### Task input
◆ ◆ ◆ ◆ ◆

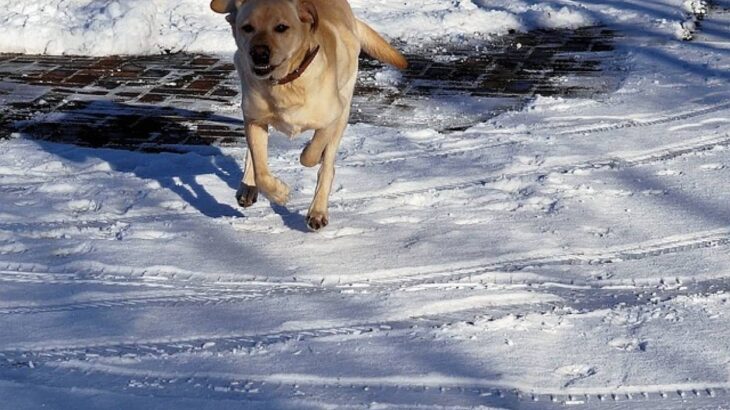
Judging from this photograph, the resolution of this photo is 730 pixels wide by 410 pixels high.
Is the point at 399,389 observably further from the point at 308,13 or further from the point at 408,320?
the point at 308,13

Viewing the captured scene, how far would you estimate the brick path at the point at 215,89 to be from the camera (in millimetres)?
6992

◆ ◆ ◆ ◆ ◆

### Task brief
Reproduce the full listing above word for word, leaving out the picture.

### Response
Judging from this photograph, the resolution of this photo is 730 pixels wide by 410 pixels high.
Is the point at 399,389 observably further from the point at 308,13 or further from the point at 408,320?
the point at 308,13

Viewing the captured scene, how far would you estimate the brick path at the point at 215,89 to be from the camera (in millimetres)?
6992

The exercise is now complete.